## Material

──────

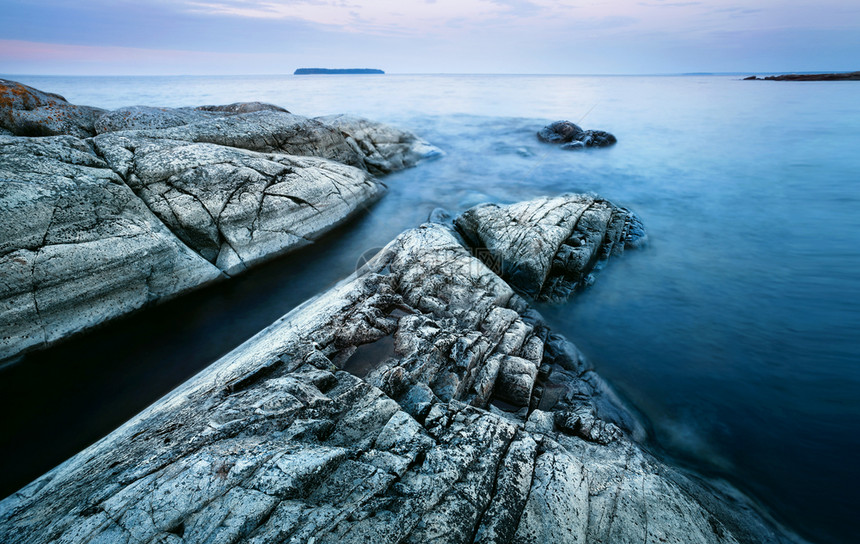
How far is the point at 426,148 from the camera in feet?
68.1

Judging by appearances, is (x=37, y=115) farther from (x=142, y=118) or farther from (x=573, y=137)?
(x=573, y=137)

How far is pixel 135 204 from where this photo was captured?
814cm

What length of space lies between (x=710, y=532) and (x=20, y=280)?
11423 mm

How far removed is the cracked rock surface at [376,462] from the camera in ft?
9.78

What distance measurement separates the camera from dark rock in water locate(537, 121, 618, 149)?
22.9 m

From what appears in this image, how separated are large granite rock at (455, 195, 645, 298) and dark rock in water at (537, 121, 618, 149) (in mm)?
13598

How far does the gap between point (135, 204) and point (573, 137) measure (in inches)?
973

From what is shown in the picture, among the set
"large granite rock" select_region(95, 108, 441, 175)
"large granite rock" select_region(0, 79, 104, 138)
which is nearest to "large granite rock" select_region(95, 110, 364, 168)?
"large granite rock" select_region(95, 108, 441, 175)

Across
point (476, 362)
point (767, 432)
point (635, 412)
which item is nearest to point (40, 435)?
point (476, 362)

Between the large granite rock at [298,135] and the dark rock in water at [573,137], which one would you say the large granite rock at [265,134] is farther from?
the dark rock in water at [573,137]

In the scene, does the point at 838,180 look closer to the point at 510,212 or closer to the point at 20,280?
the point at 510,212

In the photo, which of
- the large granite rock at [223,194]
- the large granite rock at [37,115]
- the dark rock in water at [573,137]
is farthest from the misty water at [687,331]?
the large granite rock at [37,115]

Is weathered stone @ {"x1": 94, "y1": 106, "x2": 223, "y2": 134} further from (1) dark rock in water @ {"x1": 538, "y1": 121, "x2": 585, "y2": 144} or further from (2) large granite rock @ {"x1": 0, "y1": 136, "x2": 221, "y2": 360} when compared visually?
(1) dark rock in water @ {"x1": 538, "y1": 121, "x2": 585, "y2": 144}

──────

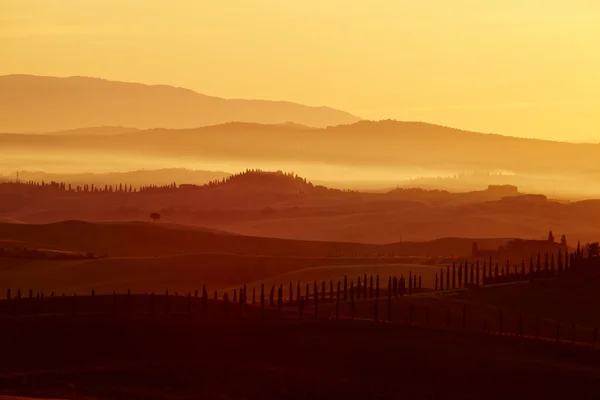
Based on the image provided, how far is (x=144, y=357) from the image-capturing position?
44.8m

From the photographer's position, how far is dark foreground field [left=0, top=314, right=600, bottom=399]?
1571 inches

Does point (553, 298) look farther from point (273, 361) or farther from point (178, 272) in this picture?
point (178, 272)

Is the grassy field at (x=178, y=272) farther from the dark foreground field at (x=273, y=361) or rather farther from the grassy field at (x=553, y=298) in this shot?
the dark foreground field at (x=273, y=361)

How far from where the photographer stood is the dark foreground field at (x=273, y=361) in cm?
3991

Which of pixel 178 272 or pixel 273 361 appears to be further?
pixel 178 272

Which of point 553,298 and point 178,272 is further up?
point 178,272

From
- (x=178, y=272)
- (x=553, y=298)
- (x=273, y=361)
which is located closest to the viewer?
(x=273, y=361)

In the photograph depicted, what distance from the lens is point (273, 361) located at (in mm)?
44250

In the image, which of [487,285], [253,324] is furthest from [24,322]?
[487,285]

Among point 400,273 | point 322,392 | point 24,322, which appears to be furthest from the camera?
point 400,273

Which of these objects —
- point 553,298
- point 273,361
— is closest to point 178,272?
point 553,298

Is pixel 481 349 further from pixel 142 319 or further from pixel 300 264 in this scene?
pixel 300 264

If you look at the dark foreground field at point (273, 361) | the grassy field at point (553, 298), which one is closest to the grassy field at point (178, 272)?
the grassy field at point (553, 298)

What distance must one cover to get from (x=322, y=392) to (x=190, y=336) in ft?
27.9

──────

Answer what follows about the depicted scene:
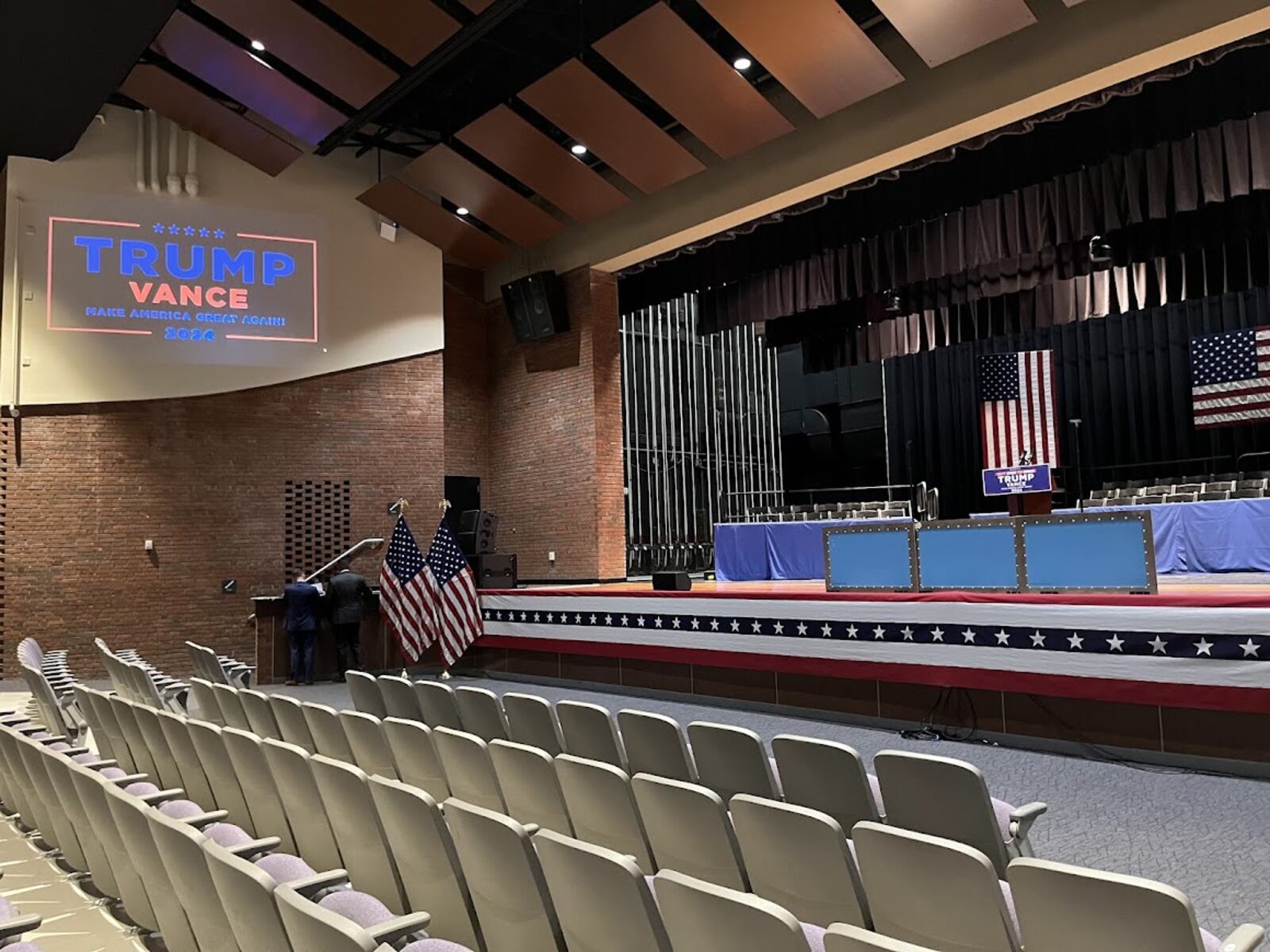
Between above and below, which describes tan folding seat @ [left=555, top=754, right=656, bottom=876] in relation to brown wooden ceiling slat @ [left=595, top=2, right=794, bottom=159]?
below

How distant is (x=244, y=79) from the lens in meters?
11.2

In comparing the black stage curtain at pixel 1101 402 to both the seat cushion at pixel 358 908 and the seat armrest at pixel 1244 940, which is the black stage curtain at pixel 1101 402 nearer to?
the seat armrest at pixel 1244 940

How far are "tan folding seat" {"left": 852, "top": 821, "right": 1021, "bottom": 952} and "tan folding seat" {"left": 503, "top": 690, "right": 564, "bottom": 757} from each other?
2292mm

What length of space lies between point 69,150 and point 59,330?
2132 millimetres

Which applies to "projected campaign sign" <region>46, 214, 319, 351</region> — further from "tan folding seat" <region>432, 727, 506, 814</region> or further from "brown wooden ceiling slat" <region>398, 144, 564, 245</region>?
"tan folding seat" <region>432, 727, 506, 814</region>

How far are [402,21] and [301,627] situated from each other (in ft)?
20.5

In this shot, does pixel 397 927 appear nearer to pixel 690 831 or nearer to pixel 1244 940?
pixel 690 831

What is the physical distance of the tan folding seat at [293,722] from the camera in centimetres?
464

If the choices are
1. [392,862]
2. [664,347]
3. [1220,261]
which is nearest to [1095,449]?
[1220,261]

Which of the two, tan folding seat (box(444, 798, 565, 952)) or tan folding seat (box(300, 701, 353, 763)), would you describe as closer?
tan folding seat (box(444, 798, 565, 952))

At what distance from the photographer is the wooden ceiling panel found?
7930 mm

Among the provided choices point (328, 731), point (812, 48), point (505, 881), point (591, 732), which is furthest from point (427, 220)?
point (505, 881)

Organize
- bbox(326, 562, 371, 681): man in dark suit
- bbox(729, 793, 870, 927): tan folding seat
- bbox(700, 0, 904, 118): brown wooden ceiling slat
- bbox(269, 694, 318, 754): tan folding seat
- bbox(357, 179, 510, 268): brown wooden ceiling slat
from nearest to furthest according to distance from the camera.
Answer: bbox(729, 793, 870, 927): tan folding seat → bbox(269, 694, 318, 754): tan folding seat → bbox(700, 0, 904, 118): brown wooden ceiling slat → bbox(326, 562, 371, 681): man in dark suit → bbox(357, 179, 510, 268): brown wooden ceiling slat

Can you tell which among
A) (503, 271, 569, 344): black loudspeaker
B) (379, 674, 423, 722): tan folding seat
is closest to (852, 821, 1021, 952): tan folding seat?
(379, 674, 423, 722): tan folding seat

──────

## Problem to work on
Count the lines in the data above that contain the string "length". Reply with the number only.

## Worked answer
2